Mit deutscher
Gründlichkeit Alice Cooper zufrieden stellen.
Bassist Mat Sinner und Gitarrist Alex Beyrodt sind umtriebige Musiker,
die sich immer wieder zusammen finden, um Sinner, Voodoo Circle, Silent
Force oder sich, wie gerade aktuell, für Primal Fear und „Rock Meets
Classic“
zu engagieren. Die beiden liefern dabei immer Qualität ab. Bevor Mat
und Alex zusammen mit Alice Cooper, Marc Storace und Joe Lynn Turner
das Orchester ins Gepäck packen und unter dem Namen „Rock Meets
Classic“ auch am 23. März 2014 im Hallenstadion in Zürich gastieren,
ging es mit Primal Fear und dem neusten Streich „Delivering The Black“
auf Reisen. Dies mit dem Bewusstsein, dass Mat Sinner im Dezember noch
ein paar Sinner-Shows absagen musste. Die Gründe, wie vieles mehr,
könnt ihr im folgenden Interview mit Mat und Alex nachlesen.

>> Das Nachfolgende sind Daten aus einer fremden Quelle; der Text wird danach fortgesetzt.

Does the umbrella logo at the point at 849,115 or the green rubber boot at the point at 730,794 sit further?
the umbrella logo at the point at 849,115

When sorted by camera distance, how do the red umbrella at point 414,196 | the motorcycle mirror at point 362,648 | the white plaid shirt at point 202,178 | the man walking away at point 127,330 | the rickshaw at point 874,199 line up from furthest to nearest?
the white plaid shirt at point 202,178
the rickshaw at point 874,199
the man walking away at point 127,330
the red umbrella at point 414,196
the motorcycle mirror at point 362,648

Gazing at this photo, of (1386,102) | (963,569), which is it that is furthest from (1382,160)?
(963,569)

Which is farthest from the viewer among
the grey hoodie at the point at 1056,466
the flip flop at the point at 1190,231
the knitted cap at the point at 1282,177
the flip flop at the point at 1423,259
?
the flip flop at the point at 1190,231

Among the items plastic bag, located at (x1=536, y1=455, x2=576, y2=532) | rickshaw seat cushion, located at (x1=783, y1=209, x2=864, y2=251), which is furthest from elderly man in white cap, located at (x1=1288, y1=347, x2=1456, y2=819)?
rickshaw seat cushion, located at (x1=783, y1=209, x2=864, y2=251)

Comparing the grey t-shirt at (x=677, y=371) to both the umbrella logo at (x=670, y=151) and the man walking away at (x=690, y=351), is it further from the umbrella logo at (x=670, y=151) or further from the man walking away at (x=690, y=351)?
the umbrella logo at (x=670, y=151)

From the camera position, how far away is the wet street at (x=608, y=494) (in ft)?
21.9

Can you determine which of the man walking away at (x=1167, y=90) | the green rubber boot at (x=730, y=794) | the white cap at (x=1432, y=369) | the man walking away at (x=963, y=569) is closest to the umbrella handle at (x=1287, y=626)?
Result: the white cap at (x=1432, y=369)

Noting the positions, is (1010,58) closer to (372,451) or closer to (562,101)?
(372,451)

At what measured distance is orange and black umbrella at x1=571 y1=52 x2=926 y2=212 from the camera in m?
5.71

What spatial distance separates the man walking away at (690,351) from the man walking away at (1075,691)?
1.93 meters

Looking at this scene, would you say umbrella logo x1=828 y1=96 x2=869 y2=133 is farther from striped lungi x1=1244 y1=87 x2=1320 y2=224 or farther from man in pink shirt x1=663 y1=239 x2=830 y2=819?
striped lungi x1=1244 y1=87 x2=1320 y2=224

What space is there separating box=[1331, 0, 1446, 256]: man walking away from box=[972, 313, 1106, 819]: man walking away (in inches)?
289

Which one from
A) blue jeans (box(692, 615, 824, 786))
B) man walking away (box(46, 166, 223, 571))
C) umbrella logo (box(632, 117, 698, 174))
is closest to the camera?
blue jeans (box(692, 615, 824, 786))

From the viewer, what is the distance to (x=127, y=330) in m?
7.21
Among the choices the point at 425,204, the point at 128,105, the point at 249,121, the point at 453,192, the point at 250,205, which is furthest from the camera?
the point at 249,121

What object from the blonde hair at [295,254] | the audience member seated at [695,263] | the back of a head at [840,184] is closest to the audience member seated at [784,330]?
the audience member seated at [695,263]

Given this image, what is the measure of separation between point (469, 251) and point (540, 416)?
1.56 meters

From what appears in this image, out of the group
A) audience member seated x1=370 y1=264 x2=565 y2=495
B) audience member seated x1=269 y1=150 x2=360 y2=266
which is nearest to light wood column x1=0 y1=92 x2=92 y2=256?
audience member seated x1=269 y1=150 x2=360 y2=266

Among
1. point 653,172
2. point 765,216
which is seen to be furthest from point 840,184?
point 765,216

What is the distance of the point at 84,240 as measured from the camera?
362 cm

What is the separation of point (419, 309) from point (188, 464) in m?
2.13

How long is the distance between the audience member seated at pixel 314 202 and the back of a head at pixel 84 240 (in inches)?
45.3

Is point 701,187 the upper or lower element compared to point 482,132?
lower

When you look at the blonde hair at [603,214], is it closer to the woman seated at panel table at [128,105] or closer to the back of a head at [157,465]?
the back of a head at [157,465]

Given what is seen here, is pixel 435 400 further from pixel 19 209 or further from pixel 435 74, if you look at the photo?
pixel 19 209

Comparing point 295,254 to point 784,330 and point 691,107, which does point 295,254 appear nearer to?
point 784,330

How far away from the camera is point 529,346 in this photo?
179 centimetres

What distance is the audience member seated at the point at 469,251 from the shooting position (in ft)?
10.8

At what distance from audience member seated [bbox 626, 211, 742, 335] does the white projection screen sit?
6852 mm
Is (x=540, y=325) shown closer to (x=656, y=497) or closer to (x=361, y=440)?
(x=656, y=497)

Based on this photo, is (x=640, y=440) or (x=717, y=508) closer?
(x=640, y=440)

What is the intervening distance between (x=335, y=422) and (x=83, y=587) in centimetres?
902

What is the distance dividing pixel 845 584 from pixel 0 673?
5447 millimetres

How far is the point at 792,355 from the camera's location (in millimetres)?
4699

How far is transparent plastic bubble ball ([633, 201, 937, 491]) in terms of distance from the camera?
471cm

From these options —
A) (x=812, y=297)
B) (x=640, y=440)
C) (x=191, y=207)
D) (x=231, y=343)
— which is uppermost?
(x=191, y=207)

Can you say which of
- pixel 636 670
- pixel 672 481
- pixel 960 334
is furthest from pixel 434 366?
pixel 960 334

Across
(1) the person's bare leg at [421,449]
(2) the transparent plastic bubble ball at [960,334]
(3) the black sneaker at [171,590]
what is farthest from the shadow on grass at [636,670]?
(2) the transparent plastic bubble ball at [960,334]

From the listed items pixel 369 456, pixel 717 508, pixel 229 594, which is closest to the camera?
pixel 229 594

MF: Die Sinner-Konzerte vom Dezember mussten abgesagt werden. Was war
der Grund dafür?
Mat Sinner: Kurz vor der Tour wurde bei mir eine
Schleimbeutelentzündung diagnostiziert, die auch die Sehne in
Mitleidenschaft zog. Das hat zu heftigen Schmerzen geführt. Es war
unmöglich, so auf Tour zu gehen. Jetzt mit einem Abstand von vier
Wochen
ist alles okay. Also..., ich denke da nicht nach. Die Primal Fear-Tour
muss stattfinden, da muss man durch. Es geht nahtlos weiter. Proben für
„Rock Meets Classic“ und dann gehts da auch schon auf Konzertreise. Da
gibt es keine Pause.
MF: Thema „Rock Meets Classic“. Wo findest du immer diese Sänger?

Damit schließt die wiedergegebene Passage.